Я думала также о разных совместных домашних делах, которые, если к ним не слишком серьезно относиться, могут служить символами, — скажем, выдвигать из духовки противни, решетки и сковороды, позвякивать вилками, ножами, бокалами для белого вина «люберон», расстилать простыни, разглаживать цветы на платье, старом любимом или только что из магазина, — и при этом я представляла наши разговоры, содержание которых неотделимо от чего-то более важного, известного нам обеим: вся эта хозяйственная деловитость на деле означает нечто иное, является утонченной формой диалога, это своеобразный вокальный дуэт о любви и смерти.
Я всегда считала, что именно мне предстоит, когда придет время, заметить в ней первые симптомы заболевания, ее необычную утомляемость. Окажется, что она больна уже очень давно, не хотела обследоваться, отказывалась от лучевой терапии, и в конце концов опухоль угнездилась у нее в голове. Я представляла, как поведу ее к нашему старому домашнему доктору Десушу.
К своему немалому удивлению, она будет переживать заново целые куски из своей жизни, нет, это будут не воспоминания, а сами события, которые можно будет ощутить обонянием и на вкус; мне пояснят, что причиной тому — нарушения у нее в голове: время стало текучим и приобрело способность поворачивать вспять. Подумать только, все заново: лица людей, их жесты, любовные сцены, детский плач, воскресные обеды, солнце, пожар, огонь; когда русские солдаты уходили из нашего дома, отца с нами уже не было, он был мертв; удивительно, что они не тронули мою мать, более того, я помню их прощальный подарок на столе в саду — половину восточного ковра, а на нем круглый черный хлеб… но это я отвлеклась, мама умерла во сне.
У католической церковки, где ее отпевали, стены из белого известняка. Меня сопровождало человек двадцать, я знала, что они пришли отдать последний долг моей матери. Говорили о Боге, играл орган, а на улице, сверкая в лучах осеннего солнца, стоял, дожидаясь, длинный черный «кадиллак». Ее похоронили на кладбище Гаспе.
Все следующие дни я пыталась выяснить, почему все ее наследство состоит лишь из обиходных предметов и почему ничего, совсем ничего из прошлого не сохранилось в доме. Вчера ночью в моей девичьей постели мне было плохо. Тишина слилась воедино с окружающей теменью: мама забрала с собой не только свое прошлое, но и значительную часть моего.
Женский голос умолк.

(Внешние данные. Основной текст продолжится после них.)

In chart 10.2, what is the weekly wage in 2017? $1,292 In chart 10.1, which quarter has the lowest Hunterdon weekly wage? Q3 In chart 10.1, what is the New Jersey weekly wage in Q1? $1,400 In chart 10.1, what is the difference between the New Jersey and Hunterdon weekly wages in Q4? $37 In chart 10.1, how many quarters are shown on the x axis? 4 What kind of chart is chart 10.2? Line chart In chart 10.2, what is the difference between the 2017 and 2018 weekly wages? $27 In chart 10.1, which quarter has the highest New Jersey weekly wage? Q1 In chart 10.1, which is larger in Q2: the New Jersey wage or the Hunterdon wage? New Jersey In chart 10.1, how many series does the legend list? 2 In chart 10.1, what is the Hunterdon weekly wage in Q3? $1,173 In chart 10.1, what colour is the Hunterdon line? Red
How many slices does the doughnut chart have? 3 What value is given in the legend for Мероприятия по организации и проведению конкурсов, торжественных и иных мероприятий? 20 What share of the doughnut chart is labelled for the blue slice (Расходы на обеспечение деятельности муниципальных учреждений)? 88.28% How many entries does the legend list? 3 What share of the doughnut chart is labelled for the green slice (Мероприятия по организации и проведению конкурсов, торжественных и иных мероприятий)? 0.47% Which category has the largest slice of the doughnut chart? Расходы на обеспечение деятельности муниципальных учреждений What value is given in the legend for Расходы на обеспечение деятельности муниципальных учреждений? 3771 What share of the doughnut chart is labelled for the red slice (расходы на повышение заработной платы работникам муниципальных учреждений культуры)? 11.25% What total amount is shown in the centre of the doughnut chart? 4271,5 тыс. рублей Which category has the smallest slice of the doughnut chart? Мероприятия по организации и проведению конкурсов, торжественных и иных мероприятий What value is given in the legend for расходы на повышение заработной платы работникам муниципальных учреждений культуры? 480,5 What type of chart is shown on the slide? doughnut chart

Он с невероятной неохотой повернул голову в ее сторону, но она продолжала все так же смотреть перед собой в одну точку и, похоже, не ожидала от него никакой особенной реакции. Он поднялся, стал изучать почву у себя под ногами, наклонился, снова выпрямился и вдруг подумал: эта женщина всегда будет что-то от меня скрывать! В ту же секунду он резко размахнулся. Камешек, сделав три-четыре скачка по воде, пошел ко дну.
Все это произошло как раз в тот период, когда я почувствовал, что в своем противостоянии вещам я начинаю терпеть поражение. Когда краски на палитре высохли, кисти заскорузли, когда потрескавшаяся штукатурка в мастерской начала облетать и в результате все холсты, которые, увеличиваясь в размере, становились все более пустыми и тусклыми, покрылись слоем белой пыли. Что-то серьезно разладилось. Для того чтобы это понять, достаточно было лишь бросить взгляд вокруг. Всюду, на что ни посмотри — на горы, деревья, предметы, свет, — какая поразительная самодостаточность! Какое безразличие к моим идеям! То, что окружающий мир сообщал мне, ничем не отличалось от того, что получал от него на блюдечке первый встречный.
То же самое, только в смазанной форме, происходило и с Магдой. Она уже не горевала, как прежде, все уже было пережито, но ее манера зажимать в уголке рта сигарету и старательность, с которой она наклонялась, чтобы раздуть пожарче огонь в очаге, часто будили во мне подозрение: уж не разыгрывает ли она из себя дурочку? Она жила как живется, и при этом в ус не дула. Стоит ли удивляться, что я иной раз придумывал для нее испытания?